Variant Detail Metrics
Hover over a variant to see the full statistical detail:
Metric | Description |
|---|---|
Lift | Percentage change relative to control: (Variant Mean − Control Mean) / Control Mean × 100% |
Lift Confidence Interval | Range within which the true lift likely falls (lower% to upper%) |
Stat Sig | True or False, with the p-value. True = the difference is unlikely due to chance. |
Power | Statistical power of the test (0–1). Higher power means more reliable results. |
Test Score | The t-statistic (Welch's t-test) or χ² statistic (Chi-Square test) |
Delta | Absolute difference in means (Variant Mean − Control Mean) |
Mean | Average metric value for the variant |
Std Deviation | Spread of metric values |
Sample Size | Number of subjects in the variant |
Std Error | Standard error of the difference (not shown for Funnel metrics) |
Performance Chart
A visual confidence interval chart shows each variant's lift as a point with error bars. The horizontal axis represents lift percentage — if the confidence interval doesn't cross zero, the result is statistically significant.
Prompting Kubit Through MCP
When using Kubit through MCP, you create Significance reports by describing what you're comparing and what metric to test. The MCP server translates your request into the appropriate statistical test configuration.
Effective Prompts
A good Significance prompt specifies:
Control and variant — the two (or three) groups being compared, with the control identified
Metric — what to measure (e.g., average latency, conversion rate, retention)
Criteria mode (if not Breakdown) — breakdown field, cohort segments, or experiment
Date range — the time window
Test settings (if not defaults) — confidence level, p-value threshold, one-tailed vs two-tailed
Examples by Complexity
Simple — compare two values of a field:
"Is the difference in average latency between gpt-4 and claude-sonnet statistically significant?"
Medium — with explicit control and settings:
"Run a significance test comparing model gpt-4 (control) vs claude-sonnet on average latency over the last 30 days at 99% confidence"
Advanced — cohort-based comparison:
"Test whether premium users have significantly different error rates than free users, using the 'Premium' and 'Free Tier' cohorts"

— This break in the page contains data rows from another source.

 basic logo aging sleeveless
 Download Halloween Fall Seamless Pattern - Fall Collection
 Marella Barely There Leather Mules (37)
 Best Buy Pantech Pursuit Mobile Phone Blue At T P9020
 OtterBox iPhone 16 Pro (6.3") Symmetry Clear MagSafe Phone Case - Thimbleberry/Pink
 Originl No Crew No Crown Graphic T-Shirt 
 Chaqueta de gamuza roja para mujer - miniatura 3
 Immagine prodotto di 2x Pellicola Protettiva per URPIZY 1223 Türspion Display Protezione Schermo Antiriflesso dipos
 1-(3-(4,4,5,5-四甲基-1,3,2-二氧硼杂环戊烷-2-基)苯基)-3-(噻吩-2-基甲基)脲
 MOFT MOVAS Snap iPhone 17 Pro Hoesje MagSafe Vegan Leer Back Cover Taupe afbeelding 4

Specialized — funnel metric with direction:
"Run a one-tailed significance test on step 3 conversion of the checkout funnel, comparing Android vs iOS users — testing whether Android is better"
Tips
Say "control" or "baseline" to identify which group is the reference — the other is automatically the variant.

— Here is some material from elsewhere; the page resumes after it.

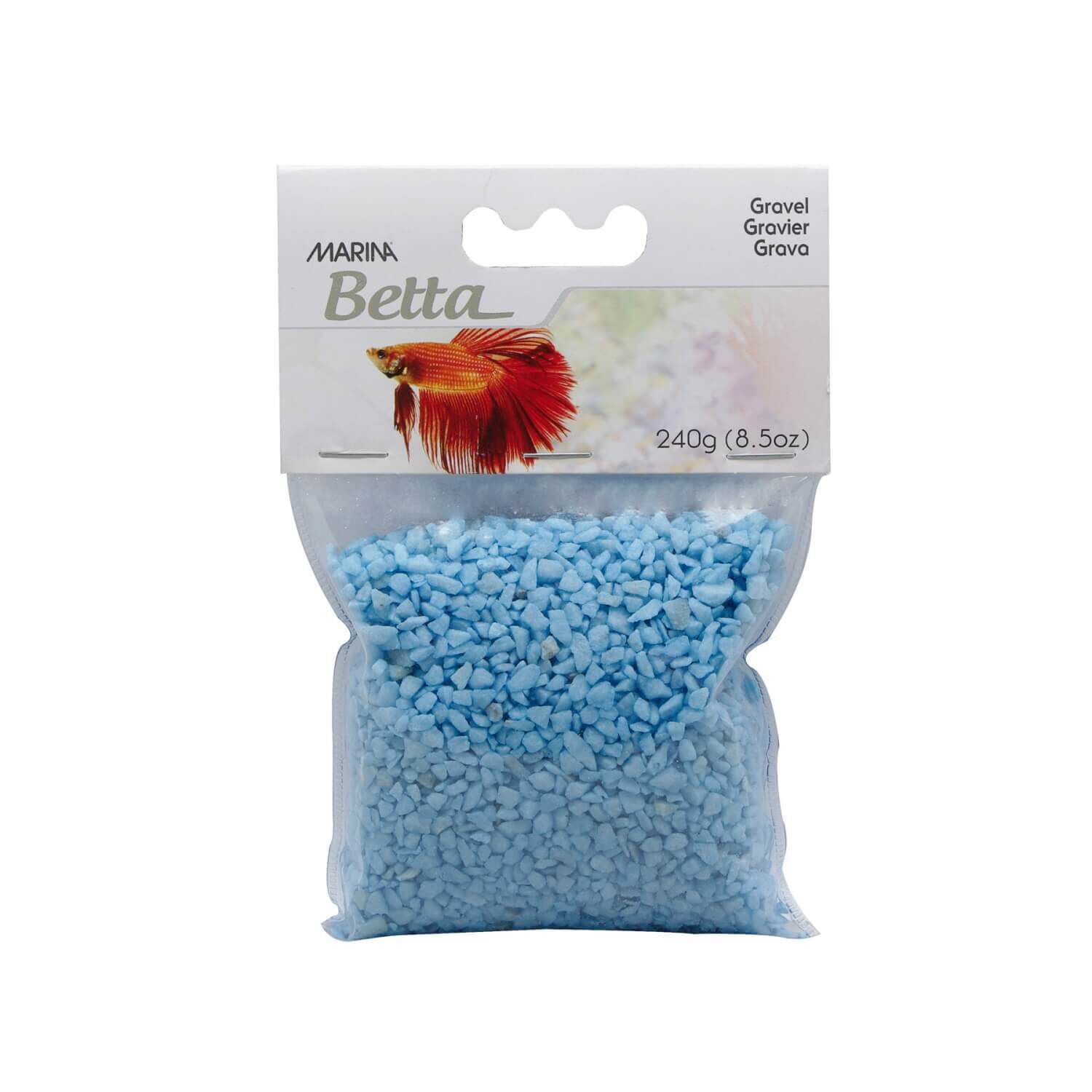 Marina Betta Blue Epoxy Gravel, 240Gm For Betta Fish 8.5Oz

Defaults are two-tailed test, p=0.05, 95% confidence. Say "one-tailed" if you expect a specific direction of improvement.
Say "at p=0.01" or "with 99% confidence" to tighten the significance threshold.
Significance always aggregates across the full date range (All Time) — time granularity is not configurable.
You can test up to 2 variants against 1 control. Say "variant A" and "variant B" to compare both.